Hmm. It looks like both would work well. The loopless Q doesn't appear "flawed" like I feared. I kind of like the casual quirkiness that the looped Q provides but either approach works well. Perhaps include a stylistic alternate? Nice work - it kind of reminds me of Tekton (don't worry - it's quite different! - I mean the casual feeling is similar).

eliason's picture

Posted an updated pdf up top showing status as of today. Since the last one I've added lots of OpenType features. There are now four sets of figures (combos of lining/oldstyle and tabular/proportional). I'm thinking about having the f ligatures standard and the t ligatures (tt, ti) discretionary.

Loopless Q above will be standard, with looped Q as an alternate. Added a nondescending J as an alternate, some lining versions of currency marks, and generally tweaked a huge number of glyphs.

wierdw123's picture

Quickly, before I go to bed, there are two things I noticed when I looked briefly at the new PDF:
1. Your 'æ' still has the tail of the 'a' included in the glyph. Now, this is fairly unorthodox, and it begs the question: was it intentional? I'm not exactly sure how this character is normally written by hand, but I was under the impression that it is composed of one stroke.
2. The slashes on 'Ø' and 'ø' are at different angles, which drew my eye.

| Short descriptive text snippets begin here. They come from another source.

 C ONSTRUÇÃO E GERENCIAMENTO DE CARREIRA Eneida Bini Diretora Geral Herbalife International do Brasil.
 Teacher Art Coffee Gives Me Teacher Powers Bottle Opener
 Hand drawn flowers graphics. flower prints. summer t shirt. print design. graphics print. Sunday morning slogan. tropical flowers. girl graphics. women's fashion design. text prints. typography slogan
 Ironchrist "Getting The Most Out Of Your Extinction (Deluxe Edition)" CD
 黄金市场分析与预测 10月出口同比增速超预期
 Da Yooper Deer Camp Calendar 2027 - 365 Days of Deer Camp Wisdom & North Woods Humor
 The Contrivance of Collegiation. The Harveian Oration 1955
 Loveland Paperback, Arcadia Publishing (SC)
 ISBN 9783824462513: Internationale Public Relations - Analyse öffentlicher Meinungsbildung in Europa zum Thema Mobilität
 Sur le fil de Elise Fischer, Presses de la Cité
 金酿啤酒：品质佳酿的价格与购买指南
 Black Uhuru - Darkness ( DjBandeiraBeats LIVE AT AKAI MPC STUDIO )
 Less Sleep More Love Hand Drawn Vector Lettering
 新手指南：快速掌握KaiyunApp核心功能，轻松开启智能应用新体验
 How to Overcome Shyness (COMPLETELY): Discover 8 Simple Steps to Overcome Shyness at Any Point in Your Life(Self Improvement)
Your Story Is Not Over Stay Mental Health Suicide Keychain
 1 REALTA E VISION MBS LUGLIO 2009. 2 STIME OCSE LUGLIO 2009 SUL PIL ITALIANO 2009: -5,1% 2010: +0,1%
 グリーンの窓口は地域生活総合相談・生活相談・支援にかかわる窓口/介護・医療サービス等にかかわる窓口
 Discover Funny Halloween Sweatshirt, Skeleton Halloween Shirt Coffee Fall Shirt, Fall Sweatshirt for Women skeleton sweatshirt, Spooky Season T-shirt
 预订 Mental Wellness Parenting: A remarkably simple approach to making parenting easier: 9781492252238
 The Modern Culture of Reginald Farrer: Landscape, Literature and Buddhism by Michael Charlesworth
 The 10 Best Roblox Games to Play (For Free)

Besides that, I love how this font is turning out. Good job!

eliason's picture

Both unintentional mistakes, born of my ignorance. I'll make both corrections. Thanks for catching those, and thanks for the compliment!

eliason's picture

That ae is a pretty fun glyph to design when you pay some attention to it!

bemerx25's picture

But is the "a"'s bowel of the "ae" too different from the standard "a"? Not saying it is but it is something to consider.

eliason's picture

Yes, maybe I got carried away with the loops. Is this better?

speter's picture

I prefer the first æ to the second. It seems more natural, even with the divergence from a.

eliason's picture

Hmm... here's some more evidence for consideration.

nina's picture

What's FN? :-)

This is funky. Seen in context like this, the second ("a-like") version looks better to me, more balanced; in the first (upper) version the "a" part of the "ae" looks kind of… flattened. On the other hand, seen close up the "a-like" version looks pretty weird, as the crossbars of the "a" and the "e" don't connect… hm.
Have you checked the "ae" glyph in other fonts where the top curve of the bowl of the "a" joins the stem in a downwards curve? I can't think of one off the top of my head  :-|

Both of the "ae"s look a bit cloggy in the middle. But I guess that's the kind of stuff that's hard/impossible to judge from a screengrab.

speter's picture

The difference is much less at smaller sizes, but I wonder if the second variant is a tad too dark.

eliason's picture

Have you checked the “ae” glyph in other fonts where the top curve of the bowl of the “a” joins the stem in a downwards curve?

Proxima Nova:

Wilke:

speter's picture

But neither of those is "cursive-flavor"ed.

eliason's picture

That's true. Here's the versions from the fonts others have identified as the closest in style to this one: Auto 3 Italic, Flora, and Tekton.

What if I raise the e's crossbar so it's no longer a near miss?

Or should I just work on making the curves of the continuous-crossbar version more pleasing?

@altaira: FN I think is the UN in Danish. I thought that text would be familiar to you!